### Exercise aim:
Every line in the records below between the one holding "- RefCOCOg: Longer" and the one holding "Answer (YES/NO): YES", inclusive, is to be set down exactly; all other lines are to be left out.

[Collected data entries]

^^^^

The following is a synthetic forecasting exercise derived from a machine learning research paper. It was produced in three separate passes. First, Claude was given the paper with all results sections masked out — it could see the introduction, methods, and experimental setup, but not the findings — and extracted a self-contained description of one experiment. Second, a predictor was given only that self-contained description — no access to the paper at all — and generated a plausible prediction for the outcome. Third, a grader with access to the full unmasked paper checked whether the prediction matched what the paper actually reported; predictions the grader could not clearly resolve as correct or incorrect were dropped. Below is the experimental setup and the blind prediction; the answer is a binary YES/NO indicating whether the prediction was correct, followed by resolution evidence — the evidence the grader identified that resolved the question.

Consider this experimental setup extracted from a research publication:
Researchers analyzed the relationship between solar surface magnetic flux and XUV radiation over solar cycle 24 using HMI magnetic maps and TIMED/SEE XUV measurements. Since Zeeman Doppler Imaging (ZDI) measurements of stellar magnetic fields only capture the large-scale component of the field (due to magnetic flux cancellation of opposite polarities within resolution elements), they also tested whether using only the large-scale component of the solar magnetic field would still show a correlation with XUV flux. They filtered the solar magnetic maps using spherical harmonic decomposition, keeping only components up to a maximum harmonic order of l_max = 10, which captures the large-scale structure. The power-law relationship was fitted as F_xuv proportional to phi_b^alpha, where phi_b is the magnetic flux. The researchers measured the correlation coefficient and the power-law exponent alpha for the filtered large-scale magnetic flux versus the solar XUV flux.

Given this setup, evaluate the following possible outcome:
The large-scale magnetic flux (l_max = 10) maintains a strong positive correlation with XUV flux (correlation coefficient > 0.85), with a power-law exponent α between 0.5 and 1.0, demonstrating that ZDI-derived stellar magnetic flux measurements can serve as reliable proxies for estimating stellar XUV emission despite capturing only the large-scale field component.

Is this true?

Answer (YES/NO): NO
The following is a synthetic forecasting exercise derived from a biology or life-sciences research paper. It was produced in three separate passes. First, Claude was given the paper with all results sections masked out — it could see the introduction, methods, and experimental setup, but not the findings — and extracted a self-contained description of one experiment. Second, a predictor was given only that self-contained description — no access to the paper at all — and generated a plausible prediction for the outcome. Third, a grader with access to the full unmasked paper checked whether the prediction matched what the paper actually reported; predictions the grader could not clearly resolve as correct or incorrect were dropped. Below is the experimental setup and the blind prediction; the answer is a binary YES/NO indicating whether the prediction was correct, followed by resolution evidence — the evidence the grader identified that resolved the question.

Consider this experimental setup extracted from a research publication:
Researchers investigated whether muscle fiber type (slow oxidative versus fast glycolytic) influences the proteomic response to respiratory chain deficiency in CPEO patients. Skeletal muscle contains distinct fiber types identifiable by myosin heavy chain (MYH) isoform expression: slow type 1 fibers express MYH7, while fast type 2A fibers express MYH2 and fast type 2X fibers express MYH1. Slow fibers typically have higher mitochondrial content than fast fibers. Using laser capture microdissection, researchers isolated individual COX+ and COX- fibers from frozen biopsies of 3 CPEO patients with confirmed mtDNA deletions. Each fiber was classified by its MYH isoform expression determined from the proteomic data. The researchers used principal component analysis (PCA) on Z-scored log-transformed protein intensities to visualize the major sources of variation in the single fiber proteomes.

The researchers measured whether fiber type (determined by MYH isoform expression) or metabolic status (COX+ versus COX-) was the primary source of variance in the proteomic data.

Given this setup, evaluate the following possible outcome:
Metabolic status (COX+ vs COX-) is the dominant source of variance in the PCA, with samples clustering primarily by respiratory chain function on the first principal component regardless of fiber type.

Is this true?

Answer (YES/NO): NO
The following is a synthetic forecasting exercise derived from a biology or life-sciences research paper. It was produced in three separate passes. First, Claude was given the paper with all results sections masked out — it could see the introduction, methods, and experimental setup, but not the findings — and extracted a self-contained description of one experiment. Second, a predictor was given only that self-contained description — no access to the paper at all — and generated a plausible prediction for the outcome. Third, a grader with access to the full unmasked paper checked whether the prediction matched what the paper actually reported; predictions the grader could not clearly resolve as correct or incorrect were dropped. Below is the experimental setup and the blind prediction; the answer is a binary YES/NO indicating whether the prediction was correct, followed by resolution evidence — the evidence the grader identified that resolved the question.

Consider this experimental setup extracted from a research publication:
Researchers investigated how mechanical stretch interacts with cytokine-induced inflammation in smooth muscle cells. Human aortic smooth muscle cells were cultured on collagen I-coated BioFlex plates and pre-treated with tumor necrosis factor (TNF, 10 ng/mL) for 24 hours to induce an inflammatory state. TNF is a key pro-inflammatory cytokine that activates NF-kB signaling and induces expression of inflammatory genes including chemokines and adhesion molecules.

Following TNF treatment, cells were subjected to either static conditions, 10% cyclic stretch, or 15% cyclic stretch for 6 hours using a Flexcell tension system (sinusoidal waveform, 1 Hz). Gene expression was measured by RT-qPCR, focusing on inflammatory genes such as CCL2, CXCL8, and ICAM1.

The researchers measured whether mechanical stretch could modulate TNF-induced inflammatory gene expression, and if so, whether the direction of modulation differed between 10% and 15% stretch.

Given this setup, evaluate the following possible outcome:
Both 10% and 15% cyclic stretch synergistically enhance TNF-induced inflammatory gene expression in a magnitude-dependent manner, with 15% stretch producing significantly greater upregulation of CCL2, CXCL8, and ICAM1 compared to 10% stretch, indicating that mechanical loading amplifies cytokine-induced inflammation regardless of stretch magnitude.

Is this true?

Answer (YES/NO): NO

^^^^

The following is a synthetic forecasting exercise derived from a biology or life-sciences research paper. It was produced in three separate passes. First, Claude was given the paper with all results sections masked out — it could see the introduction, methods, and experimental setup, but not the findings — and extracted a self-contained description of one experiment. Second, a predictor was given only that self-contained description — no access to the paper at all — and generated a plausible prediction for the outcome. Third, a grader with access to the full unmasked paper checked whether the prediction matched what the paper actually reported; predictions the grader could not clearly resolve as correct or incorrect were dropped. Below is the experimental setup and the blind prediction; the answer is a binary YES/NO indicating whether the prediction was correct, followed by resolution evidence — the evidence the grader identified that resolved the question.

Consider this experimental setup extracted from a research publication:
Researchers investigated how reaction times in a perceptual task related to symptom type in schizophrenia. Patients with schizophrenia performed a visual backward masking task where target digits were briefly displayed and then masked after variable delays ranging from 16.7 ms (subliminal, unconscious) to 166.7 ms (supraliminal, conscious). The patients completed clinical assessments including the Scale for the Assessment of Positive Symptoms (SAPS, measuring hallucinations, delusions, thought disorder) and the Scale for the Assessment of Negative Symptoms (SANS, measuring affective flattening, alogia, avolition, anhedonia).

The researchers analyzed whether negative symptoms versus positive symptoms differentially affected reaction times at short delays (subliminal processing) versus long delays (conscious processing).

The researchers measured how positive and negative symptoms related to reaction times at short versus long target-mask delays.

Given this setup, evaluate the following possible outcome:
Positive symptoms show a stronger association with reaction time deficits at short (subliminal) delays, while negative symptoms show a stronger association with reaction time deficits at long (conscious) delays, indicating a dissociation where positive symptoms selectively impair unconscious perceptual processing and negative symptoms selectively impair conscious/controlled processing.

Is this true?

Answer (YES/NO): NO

^^^^

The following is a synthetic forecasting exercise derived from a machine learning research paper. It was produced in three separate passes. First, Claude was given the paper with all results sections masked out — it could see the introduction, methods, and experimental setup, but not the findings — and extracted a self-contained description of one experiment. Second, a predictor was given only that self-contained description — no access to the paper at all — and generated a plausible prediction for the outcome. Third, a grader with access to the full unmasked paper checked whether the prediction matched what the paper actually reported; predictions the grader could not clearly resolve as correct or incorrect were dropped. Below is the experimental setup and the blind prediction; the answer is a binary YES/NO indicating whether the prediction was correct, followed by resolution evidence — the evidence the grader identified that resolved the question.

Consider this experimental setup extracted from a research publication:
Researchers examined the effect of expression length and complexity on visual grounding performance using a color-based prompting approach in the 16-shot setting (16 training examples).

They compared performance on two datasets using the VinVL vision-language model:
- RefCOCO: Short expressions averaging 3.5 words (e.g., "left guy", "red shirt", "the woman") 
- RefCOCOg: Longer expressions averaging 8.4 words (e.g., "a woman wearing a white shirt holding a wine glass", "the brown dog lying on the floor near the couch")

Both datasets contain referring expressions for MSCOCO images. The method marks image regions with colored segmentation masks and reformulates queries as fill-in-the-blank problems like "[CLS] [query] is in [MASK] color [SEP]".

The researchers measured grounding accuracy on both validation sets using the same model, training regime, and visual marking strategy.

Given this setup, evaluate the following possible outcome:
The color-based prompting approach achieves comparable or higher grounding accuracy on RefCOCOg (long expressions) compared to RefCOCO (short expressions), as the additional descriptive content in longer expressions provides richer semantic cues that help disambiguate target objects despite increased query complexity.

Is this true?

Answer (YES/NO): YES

^^^^

### Solved exercise:
- RefCOCOg: Longer expressions averaging 8.4 words (e.g., "a woman wearing a white shirt holding a wine glass", "the brown dog lying on the floor near the couch")

Both datasets contain referring expressions for MSCOCO images. The method marks image regions with colored segmentation masks and reformulates queries as fill-in-the-blank problems like "[CLS] [query] is in [MASK] color [SEP]".

The researchers measured grounding accuracy on both validation sets using the same model, training regime, and visual marking strategy.

Given this setup, evaluate the following possible outcome:
The color-based prompting approach achieves comparable or higher grounding accuracy on RefCOCOg (long expressions) compared to RefCOCO (short expressions), as the additional descriptive content in longer expressions provides richer semantic cues that help disambiguate target objects despite increased query complexity.

Is this true?

Answer (YES/NO): YES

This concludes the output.